National Security Agency Chief Keith Alexander appeared on ABC’s This Week Sunday morning to denounce Moscow-bound Edward Snowden, but was unable to explain how internal security measures failed to prevent Snowden from making off with so much classified material.
“This is an individual who is not acting, in my opinion, with noble intent,” Alexander said of the leaker. “What Snowden has revealed has caused irreversible and significant damage to our country and allies.”
Host George Stephanopoulos asked Alexander if the government knew how Snowden was able to leave Hawaii with the materials he’d taken.
“Clearly the system did not work as it should have,” Alexander said. “This is an individual with top secret clearance whose duty it was to administer these networks. He betrayed that confidence and stole some of our secrets. We are now putting in place actions that would give us the ability to track our system administrators, what they’re doing, what they’re taking, a two-man rule. We’ve changed the passwords. But at the end of the day, we have to trust that our people are going to do the right thing. This is an extremely important mission defending our country.”
“We have interest in those who collect on us as an intelligence agency. But to say that we’re willfully just collecting all sorts of data would give you the impression that we’re just trying to canvas the whole world.
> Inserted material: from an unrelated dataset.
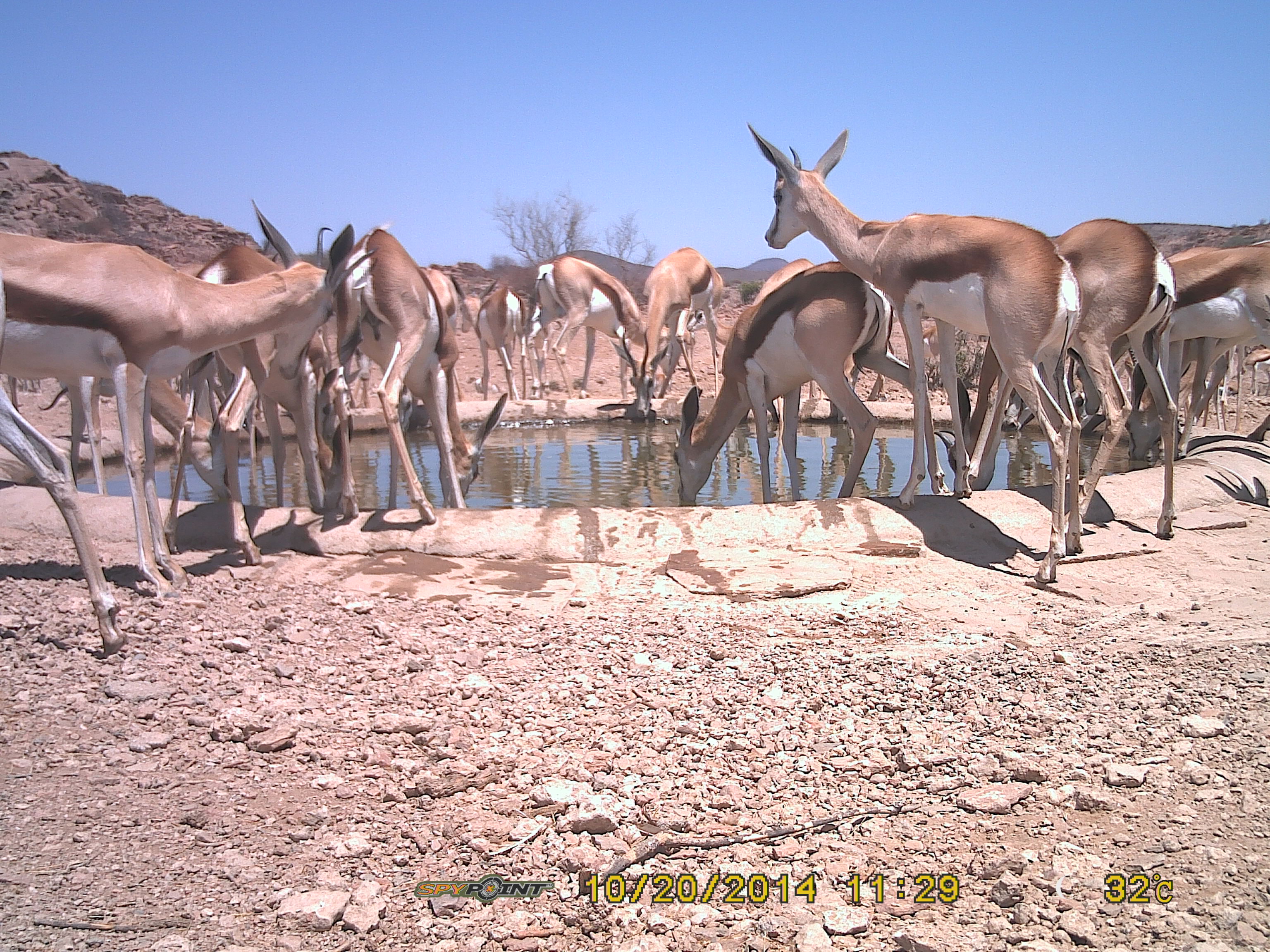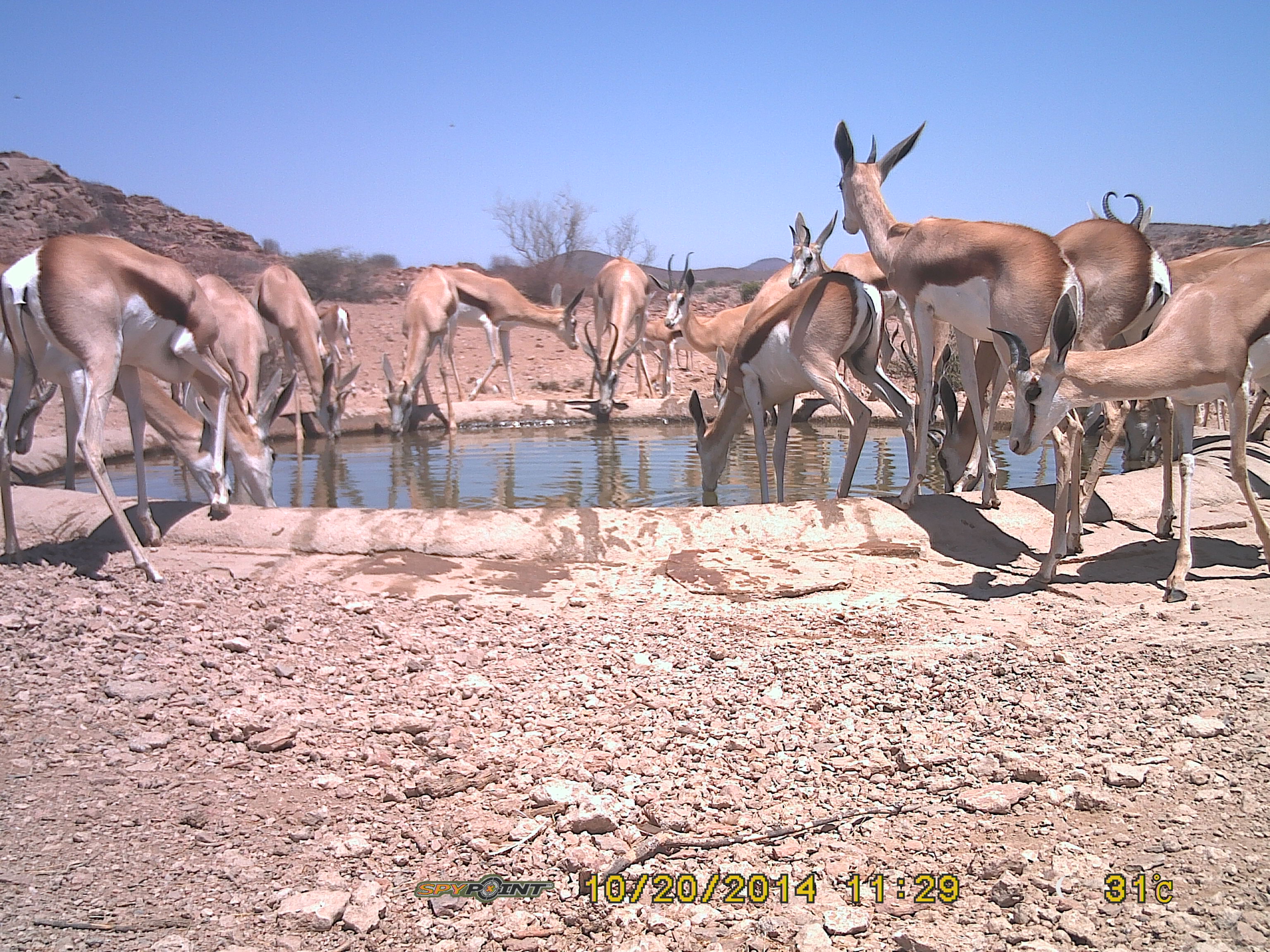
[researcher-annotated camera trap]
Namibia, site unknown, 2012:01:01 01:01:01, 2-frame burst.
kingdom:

The fact is what we’re trying to do is get the information our nation needs, the foreign intelligence, that primary mission, in this case and the case that Snowden has brought up is in defending this nation from a terrorist attack.”
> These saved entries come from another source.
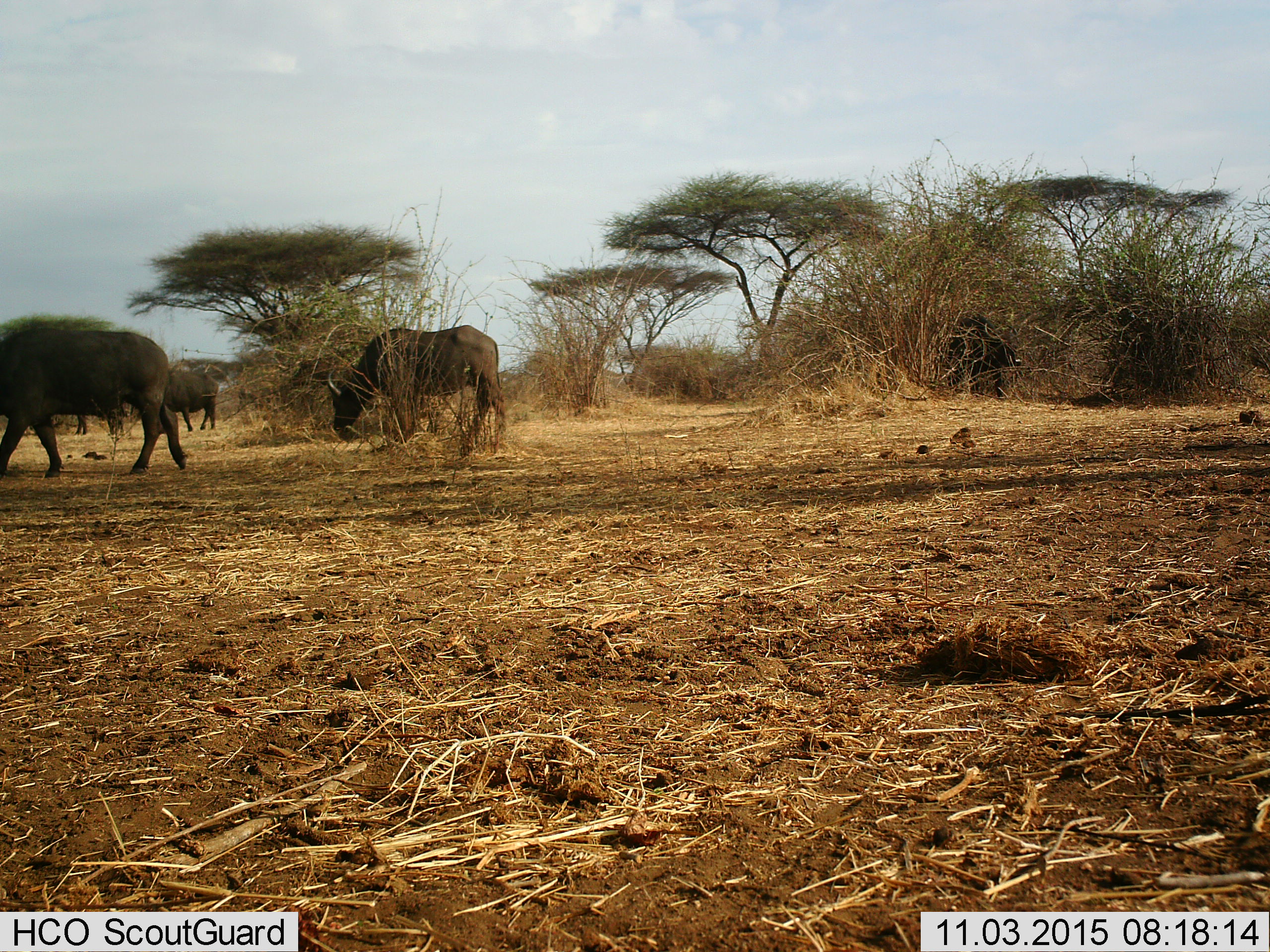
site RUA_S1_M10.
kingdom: Animalia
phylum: Chordata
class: Mammalia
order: Artiodactyla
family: Bovidae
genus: Syncerus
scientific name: Syncerus caffer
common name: african buffalo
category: buffalo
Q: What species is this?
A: Buffalo (african buffalo) (Syncerus caffer).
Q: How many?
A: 4.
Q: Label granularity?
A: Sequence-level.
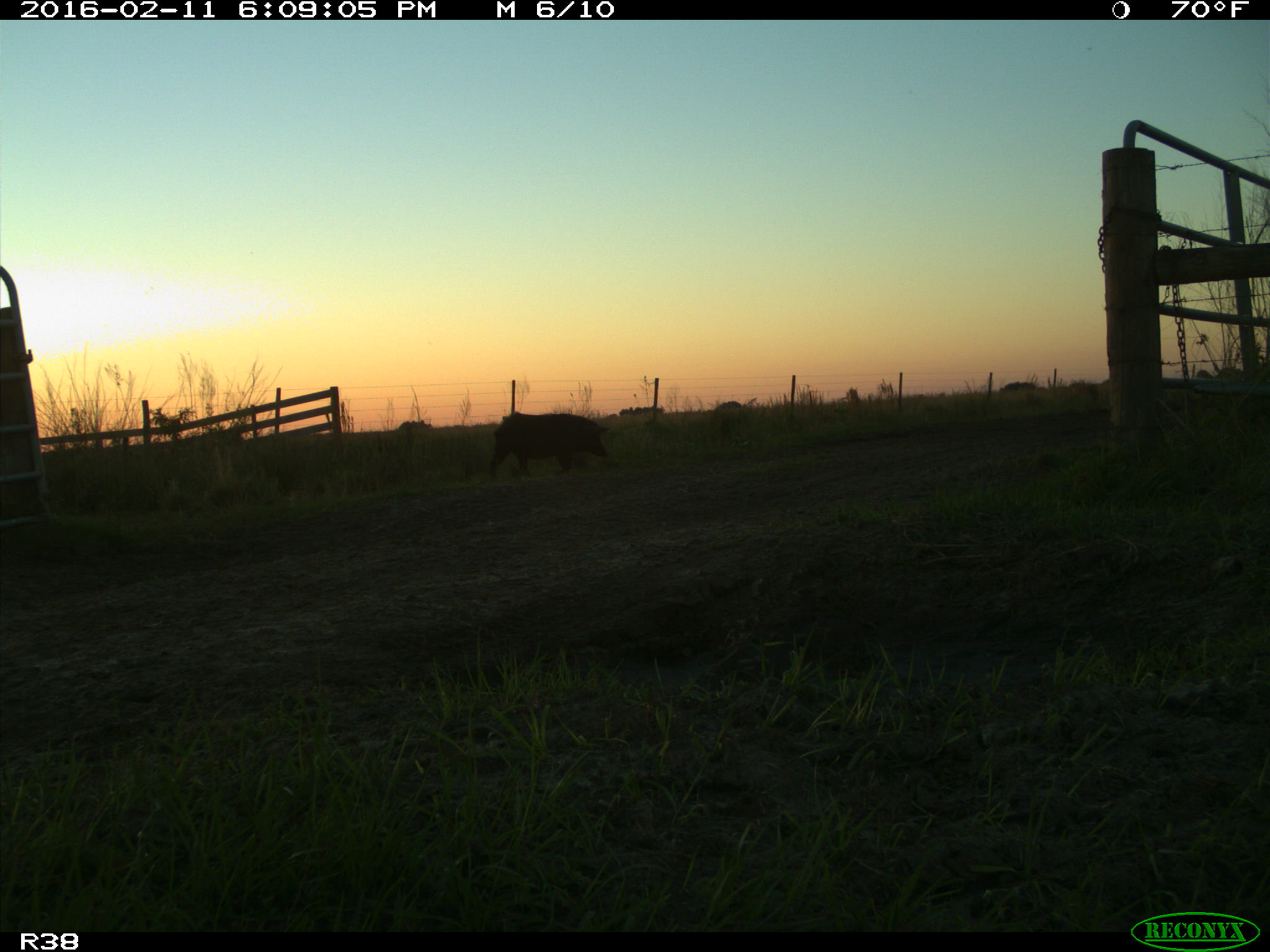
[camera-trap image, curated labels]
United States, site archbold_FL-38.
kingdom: Animalia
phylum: Chordata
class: Mammalia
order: Artiodactyla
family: Suidae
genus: Sus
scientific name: Sus scrofa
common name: wild boar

“Are you confident that we have not broken the laws of Hong Kong?” Stephanopoulos asked.
“I’m confident that we’re following the laws that our country has,” Alexander said. “We have a set of laws that guide how NSA acts; we follow those laws.”
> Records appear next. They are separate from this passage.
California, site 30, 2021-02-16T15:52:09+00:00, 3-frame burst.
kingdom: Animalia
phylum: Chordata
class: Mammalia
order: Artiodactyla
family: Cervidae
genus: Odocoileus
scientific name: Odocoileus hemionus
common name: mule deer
Overall, Alexander defended the phone metadata program as entirely within the bounds of law, citing 300 instances in which phone data had been grabbed for fifty cases, ten of which involved a person in the U.S. (like Najibullah Aziz), but that the NSA had never listened in on the phone call of an American citizen.
“We have not, in a single case, had a place where a government official engaged in a willful effort to circumvent or violate the law,” Alexander affirmed. “Zero times have we done that.”
“We’ve got to move this debate from a political debate to a debate on national security, because that’s what we’re talking about and the security of this country.”